###Logisitic regression in R and evaluating the fit.

The **glm** function follows the same formula style as **lm** with just a few added arguments to indicate that one has 0,1 data and a logistic transformation.

For the spam data and using **capLong** the call is

`fit <- glm(spam~capLong, data=dat,family=binomial)`

Similar to **lm** one can use the **summary** function to get information about the fit and **predict** to make predictions. There is also a concept
of a residual but it is not as easy to use as the ones from **lm**.
Note that the predicted values can have two forms: they can be the probabilities implied by the
logisitic function and the linear model (**response** option in type) or just the linear part predicted by the covariates without (**link** option).

In some applications such those from medicine or public health the estimated probabilities are important. E.g. what is the probability of a drug being effective. However, for the spam case and in for classication problems the probability is an intermediate step to build the classifer:

1) Choose a threshhold *B*

2) If the predicted probability is greater than *B* then classify as a "1"
(spam email in the spam example). If predicted probability is less than *B* classify as a "0" or good email.
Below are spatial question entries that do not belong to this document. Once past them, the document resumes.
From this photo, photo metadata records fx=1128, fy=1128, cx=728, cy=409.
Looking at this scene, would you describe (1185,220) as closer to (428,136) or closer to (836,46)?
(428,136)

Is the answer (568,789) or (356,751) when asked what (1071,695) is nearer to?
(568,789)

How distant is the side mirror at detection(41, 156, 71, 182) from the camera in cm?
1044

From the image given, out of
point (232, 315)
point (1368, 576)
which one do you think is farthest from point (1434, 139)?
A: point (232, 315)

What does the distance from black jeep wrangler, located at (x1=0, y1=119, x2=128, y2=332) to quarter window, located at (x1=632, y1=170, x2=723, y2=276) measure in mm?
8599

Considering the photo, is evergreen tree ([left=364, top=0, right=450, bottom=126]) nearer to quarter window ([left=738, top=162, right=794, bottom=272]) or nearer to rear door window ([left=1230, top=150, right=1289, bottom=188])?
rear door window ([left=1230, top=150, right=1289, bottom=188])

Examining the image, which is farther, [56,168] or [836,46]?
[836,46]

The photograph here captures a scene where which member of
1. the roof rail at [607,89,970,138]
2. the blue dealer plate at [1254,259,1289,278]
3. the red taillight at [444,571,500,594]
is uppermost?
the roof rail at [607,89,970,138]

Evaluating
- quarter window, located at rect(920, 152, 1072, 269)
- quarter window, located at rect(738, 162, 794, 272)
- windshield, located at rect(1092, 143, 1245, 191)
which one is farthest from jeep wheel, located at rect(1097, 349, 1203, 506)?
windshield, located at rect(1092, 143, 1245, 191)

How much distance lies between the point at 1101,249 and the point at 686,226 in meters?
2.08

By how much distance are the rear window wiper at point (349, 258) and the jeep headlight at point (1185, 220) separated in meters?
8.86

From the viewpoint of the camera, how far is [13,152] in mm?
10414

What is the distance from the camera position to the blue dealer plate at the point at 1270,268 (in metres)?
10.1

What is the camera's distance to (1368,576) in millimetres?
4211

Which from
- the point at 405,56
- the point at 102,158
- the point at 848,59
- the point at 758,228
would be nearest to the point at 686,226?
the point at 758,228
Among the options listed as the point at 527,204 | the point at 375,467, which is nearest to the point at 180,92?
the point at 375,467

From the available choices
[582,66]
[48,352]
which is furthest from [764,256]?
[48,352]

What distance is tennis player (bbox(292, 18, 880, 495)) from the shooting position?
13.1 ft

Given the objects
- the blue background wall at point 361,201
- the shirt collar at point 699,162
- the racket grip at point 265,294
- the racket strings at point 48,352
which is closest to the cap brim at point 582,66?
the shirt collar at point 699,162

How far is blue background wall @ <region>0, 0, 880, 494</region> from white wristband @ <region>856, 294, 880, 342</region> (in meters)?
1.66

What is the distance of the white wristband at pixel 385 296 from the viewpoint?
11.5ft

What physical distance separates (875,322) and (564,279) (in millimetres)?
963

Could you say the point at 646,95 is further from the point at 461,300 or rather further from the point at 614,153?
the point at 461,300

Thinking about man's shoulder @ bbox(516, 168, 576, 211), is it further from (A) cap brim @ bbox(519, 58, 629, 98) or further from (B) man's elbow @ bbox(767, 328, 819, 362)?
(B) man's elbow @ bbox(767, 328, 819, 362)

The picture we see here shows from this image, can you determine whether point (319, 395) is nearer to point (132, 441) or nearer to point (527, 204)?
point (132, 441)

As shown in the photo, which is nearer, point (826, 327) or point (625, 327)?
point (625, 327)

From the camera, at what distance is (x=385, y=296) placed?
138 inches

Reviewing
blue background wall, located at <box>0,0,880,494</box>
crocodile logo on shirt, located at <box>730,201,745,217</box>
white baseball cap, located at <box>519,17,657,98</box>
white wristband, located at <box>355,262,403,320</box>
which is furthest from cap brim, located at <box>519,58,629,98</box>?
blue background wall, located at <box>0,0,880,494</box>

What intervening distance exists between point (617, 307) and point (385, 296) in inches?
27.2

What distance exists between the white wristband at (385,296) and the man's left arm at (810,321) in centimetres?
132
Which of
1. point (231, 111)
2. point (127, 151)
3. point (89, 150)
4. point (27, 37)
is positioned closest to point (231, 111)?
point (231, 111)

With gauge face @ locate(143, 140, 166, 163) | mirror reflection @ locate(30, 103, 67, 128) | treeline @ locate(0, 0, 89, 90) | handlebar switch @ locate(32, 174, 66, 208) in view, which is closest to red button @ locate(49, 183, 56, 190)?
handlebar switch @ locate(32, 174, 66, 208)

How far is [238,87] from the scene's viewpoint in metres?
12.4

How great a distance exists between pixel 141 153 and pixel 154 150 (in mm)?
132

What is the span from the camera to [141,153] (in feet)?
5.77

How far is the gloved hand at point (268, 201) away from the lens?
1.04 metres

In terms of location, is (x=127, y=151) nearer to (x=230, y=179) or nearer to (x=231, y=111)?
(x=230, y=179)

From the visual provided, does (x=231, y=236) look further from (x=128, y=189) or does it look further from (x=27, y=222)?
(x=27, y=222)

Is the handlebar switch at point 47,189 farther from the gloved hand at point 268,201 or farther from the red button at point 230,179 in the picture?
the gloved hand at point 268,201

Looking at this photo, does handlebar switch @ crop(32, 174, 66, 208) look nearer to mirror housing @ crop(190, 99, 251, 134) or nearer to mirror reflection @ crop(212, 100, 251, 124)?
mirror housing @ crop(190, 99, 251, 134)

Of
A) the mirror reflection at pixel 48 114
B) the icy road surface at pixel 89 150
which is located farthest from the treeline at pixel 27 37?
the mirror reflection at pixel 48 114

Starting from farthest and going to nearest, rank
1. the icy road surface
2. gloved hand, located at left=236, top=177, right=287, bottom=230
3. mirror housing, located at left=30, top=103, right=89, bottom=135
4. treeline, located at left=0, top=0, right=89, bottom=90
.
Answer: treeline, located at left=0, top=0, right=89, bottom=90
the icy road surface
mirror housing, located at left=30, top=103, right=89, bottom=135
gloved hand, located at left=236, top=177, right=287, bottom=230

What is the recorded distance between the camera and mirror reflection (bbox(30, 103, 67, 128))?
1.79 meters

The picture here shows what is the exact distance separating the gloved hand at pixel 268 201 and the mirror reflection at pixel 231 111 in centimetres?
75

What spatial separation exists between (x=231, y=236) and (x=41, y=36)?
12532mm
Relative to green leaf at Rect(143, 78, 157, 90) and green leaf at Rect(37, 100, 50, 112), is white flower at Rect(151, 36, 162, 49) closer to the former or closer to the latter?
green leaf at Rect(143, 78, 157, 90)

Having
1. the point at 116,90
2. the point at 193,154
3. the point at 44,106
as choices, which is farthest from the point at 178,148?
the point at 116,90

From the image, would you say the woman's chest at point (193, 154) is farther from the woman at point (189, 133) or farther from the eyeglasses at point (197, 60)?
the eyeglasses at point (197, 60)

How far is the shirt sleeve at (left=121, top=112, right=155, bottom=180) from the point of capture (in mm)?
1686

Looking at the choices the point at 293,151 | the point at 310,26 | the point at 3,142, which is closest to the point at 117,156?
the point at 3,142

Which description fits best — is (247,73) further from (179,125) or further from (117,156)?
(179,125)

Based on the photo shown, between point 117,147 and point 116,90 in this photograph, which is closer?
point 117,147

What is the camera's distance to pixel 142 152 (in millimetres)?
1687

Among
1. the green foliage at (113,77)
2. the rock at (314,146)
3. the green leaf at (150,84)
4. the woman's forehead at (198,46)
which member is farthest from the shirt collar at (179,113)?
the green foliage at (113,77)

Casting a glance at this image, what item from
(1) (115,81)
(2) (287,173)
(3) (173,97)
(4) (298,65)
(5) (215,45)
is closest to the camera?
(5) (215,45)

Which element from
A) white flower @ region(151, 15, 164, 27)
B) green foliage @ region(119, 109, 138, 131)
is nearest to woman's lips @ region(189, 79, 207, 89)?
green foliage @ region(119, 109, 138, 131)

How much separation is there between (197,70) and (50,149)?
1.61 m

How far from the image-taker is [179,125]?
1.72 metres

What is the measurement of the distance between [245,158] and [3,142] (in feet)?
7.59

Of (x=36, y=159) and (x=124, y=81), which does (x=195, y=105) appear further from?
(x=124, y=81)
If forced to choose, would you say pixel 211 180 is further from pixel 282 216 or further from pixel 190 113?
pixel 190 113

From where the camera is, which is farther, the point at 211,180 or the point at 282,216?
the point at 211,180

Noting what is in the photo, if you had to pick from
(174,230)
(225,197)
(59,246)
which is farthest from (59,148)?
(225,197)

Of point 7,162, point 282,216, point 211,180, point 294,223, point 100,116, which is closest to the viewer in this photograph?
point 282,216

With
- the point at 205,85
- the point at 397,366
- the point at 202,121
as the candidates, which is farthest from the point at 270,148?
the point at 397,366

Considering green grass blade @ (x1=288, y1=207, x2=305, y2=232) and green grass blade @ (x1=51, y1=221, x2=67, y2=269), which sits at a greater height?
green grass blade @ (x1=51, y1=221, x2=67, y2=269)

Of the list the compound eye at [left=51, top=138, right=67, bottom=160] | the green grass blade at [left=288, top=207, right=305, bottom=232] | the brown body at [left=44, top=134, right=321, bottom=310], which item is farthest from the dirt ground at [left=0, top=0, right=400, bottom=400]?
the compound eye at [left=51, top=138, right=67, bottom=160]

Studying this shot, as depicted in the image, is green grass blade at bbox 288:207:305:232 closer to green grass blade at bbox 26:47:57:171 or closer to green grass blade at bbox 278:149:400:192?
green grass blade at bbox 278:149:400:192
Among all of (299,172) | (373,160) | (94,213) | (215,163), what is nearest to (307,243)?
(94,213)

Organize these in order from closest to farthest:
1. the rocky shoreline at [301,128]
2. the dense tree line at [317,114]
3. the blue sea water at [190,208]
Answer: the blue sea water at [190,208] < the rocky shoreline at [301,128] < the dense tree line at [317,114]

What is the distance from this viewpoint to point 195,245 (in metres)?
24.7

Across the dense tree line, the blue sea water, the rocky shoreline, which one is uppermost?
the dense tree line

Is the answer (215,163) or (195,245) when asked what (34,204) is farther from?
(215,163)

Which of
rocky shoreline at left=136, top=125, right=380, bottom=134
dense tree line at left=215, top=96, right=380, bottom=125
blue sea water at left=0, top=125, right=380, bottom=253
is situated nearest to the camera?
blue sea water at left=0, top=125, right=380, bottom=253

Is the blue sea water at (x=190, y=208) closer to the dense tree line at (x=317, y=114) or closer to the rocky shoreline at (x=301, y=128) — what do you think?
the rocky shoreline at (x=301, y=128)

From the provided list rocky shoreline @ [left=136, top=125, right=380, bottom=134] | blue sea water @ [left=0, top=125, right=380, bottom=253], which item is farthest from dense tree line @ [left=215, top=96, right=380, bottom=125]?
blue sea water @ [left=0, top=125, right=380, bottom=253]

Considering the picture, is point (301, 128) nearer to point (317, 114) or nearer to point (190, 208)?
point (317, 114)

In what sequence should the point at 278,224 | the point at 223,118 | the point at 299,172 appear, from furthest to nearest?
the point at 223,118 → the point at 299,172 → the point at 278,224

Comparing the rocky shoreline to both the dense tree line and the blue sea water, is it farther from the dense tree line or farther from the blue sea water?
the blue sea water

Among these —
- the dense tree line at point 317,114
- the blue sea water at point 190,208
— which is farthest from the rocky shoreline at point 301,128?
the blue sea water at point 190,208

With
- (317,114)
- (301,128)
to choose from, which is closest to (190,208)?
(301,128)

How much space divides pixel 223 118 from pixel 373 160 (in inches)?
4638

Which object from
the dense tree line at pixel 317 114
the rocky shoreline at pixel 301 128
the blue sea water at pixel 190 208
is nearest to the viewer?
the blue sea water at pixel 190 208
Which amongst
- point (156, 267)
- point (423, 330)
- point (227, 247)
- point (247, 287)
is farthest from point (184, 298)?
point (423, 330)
Note that we have the choice of *B* being any value in the range from
0 to 1.

It is standard to fit the glm to part of your data set and then test out the classifier on the remaining part. This help to avoid overfitting and biasing the results by using the data twice.

It is helpful to see how this would be done in R. For the spam data set train is a logical to separate the full dataset into training and testing. Also it may be better to use log10 capLong instead of its raw values.

```
fitGLM <- glm(spam~I(log10(capLong)), data=dat,family=binomial, subset=train)
fit.test<- predict( fitGLM, newdata=dat[ !train,], type="response")
data.test<- (dat[!train,])$spam
#use .5 as the B value
class.test<- ifelse( fit.test < .5, 0,1)
confusionTable<- table( class.test, data.test)
```

The *confusion* table shows how well we are doing both in terms of classifying correctly and the misclassifications.
```
confusionTable
data.test
class.test 0 1
0 119 42
1 14 71
```

We focus on two features that can be extracted from this table

True positive rate (TPR) The fraction of spam emails that are classified correctly. ( 71 / ( 42 + 71) = 62.8% ).

False positive rate (FPR) The fraction of good emails that are classified as spam ( 14/ ( 119 + 14) = 10.5% )

The function *ROC.point* is some handy code that computes these two frequencies for a set of B values. It can also be used to draw a ROC curve.